Exercise instructions. All of the data is to be printed again exactly as it appears.
******************************
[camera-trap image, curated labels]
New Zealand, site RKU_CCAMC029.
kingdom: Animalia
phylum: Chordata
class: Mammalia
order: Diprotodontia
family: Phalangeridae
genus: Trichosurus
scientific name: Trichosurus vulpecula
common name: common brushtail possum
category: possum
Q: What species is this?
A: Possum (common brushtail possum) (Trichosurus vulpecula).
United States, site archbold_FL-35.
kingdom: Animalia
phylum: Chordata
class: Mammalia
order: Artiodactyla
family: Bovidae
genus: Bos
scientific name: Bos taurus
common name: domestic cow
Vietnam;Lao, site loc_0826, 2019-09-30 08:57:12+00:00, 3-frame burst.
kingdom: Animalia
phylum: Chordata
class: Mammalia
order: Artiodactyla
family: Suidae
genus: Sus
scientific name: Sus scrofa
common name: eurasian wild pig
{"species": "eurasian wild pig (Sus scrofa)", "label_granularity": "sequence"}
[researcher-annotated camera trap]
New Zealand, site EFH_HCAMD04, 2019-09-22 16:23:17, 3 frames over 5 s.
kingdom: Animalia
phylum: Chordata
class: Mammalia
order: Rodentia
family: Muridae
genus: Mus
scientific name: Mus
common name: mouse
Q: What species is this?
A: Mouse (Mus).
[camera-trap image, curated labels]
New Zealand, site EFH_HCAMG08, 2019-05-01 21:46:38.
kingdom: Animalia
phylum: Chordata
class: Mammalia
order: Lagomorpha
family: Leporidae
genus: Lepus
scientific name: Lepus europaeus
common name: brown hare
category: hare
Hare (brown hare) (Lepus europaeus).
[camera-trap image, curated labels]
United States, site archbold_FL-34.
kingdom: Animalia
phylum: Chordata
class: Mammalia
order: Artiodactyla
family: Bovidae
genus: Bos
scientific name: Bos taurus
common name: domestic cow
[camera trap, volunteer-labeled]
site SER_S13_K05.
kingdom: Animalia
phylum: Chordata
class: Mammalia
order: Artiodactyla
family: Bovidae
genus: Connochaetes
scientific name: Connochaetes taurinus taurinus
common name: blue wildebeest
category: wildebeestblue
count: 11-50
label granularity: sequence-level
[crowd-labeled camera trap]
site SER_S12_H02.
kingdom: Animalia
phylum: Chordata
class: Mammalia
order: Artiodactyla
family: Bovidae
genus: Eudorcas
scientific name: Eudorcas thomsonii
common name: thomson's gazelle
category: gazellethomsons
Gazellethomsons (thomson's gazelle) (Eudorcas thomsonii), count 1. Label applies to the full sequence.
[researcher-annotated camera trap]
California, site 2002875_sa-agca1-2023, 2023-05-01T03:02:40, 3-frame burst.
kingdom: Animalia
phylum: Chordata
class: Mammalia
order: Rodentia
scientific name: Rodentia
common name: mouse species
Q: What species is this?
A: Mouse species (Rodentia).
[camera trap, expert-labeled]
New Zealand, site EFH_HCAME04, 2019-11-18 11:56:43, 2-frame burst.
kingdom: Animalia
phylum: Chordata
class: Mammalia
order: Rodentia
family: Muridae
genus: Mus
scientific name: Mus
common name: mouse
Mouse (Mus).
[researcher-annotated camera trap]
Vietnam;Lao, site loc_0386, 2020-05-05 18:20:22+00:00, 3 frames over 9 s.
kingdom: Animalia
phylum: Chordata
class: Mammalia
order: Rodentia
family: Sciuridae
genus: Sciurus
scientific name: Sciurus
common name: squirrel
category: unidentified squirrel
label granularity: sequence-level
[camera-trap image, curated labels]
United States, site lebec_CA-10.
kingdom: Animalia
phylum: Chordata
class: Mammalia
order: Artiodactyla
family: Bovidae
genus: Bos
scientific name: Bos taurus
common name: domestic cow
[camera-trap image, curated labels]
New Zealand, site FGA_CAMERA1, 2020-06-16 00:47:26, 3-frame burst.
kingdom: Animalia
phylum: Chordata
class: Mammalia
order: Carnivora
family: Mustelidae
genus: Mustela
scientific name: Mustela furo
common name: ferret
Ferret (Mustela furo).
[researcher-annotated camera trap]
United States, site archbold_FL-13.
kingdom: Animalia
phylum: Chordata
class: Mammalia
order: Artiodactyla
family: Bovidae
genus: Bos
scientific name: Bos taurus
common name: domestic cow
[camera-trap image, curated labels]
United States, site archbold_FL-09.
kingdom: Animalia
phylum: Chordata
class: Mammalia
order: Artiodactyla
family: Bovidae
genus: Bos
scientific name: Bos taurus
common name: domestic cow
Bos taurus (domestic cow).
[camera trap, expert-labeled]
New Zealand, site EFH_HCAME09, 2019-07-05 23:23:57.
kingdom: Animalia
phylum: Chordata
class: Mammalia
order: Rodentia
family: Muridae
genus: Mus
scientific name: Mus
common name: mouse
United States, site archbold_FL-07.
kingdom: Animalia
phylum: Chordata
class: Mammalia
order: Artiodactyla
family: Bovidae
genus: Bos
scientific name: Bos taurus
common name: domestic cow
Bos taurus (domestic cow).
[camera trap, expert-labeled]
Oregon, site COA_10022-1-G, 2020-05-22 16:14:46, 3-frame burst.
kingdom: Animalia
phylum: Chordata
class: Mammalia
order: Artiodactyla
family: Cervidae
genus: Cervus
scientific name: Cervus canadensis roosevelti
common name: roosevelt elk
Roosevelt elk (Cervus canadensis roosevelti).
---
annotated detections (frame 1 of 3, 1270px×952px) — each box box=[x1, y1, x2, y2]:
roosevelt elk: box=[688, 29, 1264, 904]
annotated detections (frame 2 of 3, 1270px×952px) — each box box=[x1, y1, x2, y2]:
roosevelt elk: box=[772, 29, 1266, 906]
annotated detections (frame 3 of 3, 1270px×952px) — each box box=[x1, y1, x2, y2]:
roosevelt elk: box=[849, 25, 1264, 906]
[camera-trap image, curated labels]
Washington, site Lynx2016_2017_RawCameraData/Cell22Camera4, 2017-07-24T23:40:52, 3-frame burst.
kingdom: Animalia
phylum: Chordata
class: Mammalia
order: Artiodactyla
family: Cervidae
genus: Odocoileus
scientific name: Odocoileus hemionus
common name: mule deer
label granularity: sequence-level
******************************
Result for this task.
[camera-trap image, curated labels]
New Zealand, site RKU_CCAMC029.
kingdom: Animalia
phylum: Chordata
class: Mammalia
order: Diprotodontia
family: Phalangeridae
genus: Trichosurus
scientific name: Trichosurus vulpecula
common name: common brushtail possum
category: possum
Q: What species is this?
A: Possum (common brushtail possum) (Trichosurus vulpecula).
United States, site archbold_FL-35.
kingdom: Animalia
phylum: Chordata
class: Mammalia
order: Artiodactyla
family: Bovidae
genus: Bos
scientific name: Bos taurus
common name: domestic cow
Vietnam;Lao, site loc_0826, 2019-09-30 08:57:12+00:00, 3-frame burst.
kingdom: Animalia
phylum: Chordata
class: Mammalia
order: Artiodactyla
family: Suidae
genus: Sus
scientific name: Sus scrofa
common name: eurasian wild pig
{"species": "eurasian wild pig (Sus scrofa)", "label_granularity": "sequence"}
[researcher-annotated camera trap]
New Zealand, site EFH_HCAMD04, 2019-09-22 16:23:17, 3 frames over 5 s.
kingdom: Animalia
phylum: Chordata
class: Mammalia
order: Rodentia
family: Muridae
genus: Mus
scientific name: Mus
common name: mouse
Q: What species is this?
A: Mouse (Mus).
[camera-trap image, curated labels]
New Zealand, site EFH_HCAMG08, 2019-05-01 21:46:38.
kingdom: Animalia
phylum: Chordata
class: Mammalia
order: Lagomorpha
family: Leporidae
genus: Lepus
scientific name: Lepus europaeus
common name: brown hare
category: hare
Hare (brown hare) (Lepus europaeus).
[camera-trap image, curated labels]
United States, site archbold_FL-34.
kingdom: Animalia
phylum: Chordata
class: Mammalia
order: Artiodactyla
family: Bovidae
genus: Bos
scientific name: Bos taurus
common name: domestic cow
[camera trap, volunteer-labeled]
site SER_S13_K05.
kingdom: Animalia
phylum: Chordata
class: Mammalia
order: Artiodactyla
family: Bovidae
genus: Connochaetes
scientific name: Connochaetes taurinus taurinus
common name: blue wildebeest
category: wildebeestblue
count: 11-50
label granularity: sequence-level
[crowd-labeled camera trap]
site SER_S12_H02.
kingdom: Animalia
phylum: Chordata
class: Mammalia
order: Artiodactyla
family: Bovidae
genus: Eudorcas
scientific name: Eudorcas thomsonii
common name: thomson's gazelle
category: gazellethomsons
Gazellethomsons (thomson's gazelle) (Eudorcas thomsonii), count 1. Label applies to the full sequence.
[researcher-annotated camera trap]
California, site 2002875_sa-agca1-2023, 2023-05-01T03:02:40, 3-frame burst.
kingdom: Animalia
phylum: Chordata
class: Mammalia
order: Rodentia
scientific name: Rodentia
common name: mouse species
Q: What species is this?
A: Mouse species (Rodentia).
[camera trap, expert-labeled]
New Zealand, site EFH_HCAME04, 2019-11-18 11:56:43, 2-frame burst.
kingdom: Animalia
phylum: Chordata
class: Mammalia
order: Rodentia
family: Muridae
genus: Mus
scientific name: Mus
common name: mouse
Mouse (Mus).
[researcher-annotated camera trap]
Vietnam;Lao, site loc_0386, 2020-05-05 18:20:22+00:00, 3 frames over 9 s.
kingdom: Animalia
phylum: Chordata
class: Mammalia
order: Rodentia
family: Sciuridae
genus: Sciurus
scientific name: Sciurus
common name: squirrel
category: unidentified squirrel
label granularity: sequence-level
[camera-trap image, curated labels]
United States, site lebec_CA-10.
kingdom: Animalia
phylum: Chordata
class: Mammalia
order: Artiodactyla
family: Bovidae
genus: Bos
scientific name: Bos taurus
common name: domestic cow
[camera-trap image, curated labels]
New Zealand, site FGA_CAMERA1, 2020-06-16 00:47:26, 3-frame burst.
kingdom: Animalia
phylum: Chordata
class: Mammalia
order: Carnivora
family: Mustelidae
genus: Mustela
scientific name: Mustela furo
common name: ferret
Ferret (Mustela furo).
[researcher-annotated camera trap]
United States, site archbold_FL-13.
kingdom: Animalia
phylum: Chordata
class: Mammalia
order: Artiodactyla
family: Bovidae
genus: Bos
scientific name: Bos taurus
common name: domestic cow
[camera-trap image, curated labels]
United States, site archbold_FL-09.
kingdom: Animalia
phylum: Chordata
class: Mammalia
order: Artiodactyla
family: Bovidae
genus: Bos
scientific name: Bos taurus
common name: domestic cow
Bos taurus (domestic cow).
[camera trap, expert-labeled]
New Zealand, site EFH_HCAME09, 2019-07-05 23:23:57.
kingdom: Animalia
phylum: Chordata
class: Mammalia
order: Rodentia
family: Muridae
genus: Mus
scientific name: Mus
common name: mouse
United States, site archbold_FL-07.
kingdom: Animalia
phylum: Chordata
class: Mammalia
order: Artiodactyla
family: Bovidae
genus: Bos
scientific name: Bos taurus
common name: domestic cow
Bos taurus (domestic cow).
[camera trap, expert-labeled]
Oregon, site COA_10022-1-G, 2020-05-22 16:14:46, 3-frame burst.
kingdom: Animalia
phylum: Chordata
class: Mammalia
order: Artiodactyla
family: Cervidae
genus: Cervus
scientific name: Cervus canadensis roosevelti
common name: roosevelt elk
Roosevelt elk (Cervus canadensis roosevelti).
---
annotated detections (frame 1 of 3, 1270px×952px) — each box box=[x1, y1, x2, y2]:
roosevelt elk: box=[688, 29, 1264, 904]
annotated detections (frame 2 of 3, 1270px×952px) — each box box=[x1, y1, x2, y2]:
roosevelt elk: box=[772, 29, 1266, 906]
annotated detections (frame 3 of 3, 1270px×952px) — each box box=[x1, y1, x2, y2]:
roosevelt elk: box=[849, 25, 1264, 906]
[camera-trap image, curated labels]
Washington, site Lynx2016_2017_RawCameraData/Cell22Camera4, 2017-07-24T23:40:52, 3-frame burst.
kingdom: Animalia
phylum: Chordata
class: Mammalia
order: Artiodactyla
family: Cervidae
genus: Odocoileus
scientific name: Odocoileus hemionus
common name: mule deer
label granularity: sequence-level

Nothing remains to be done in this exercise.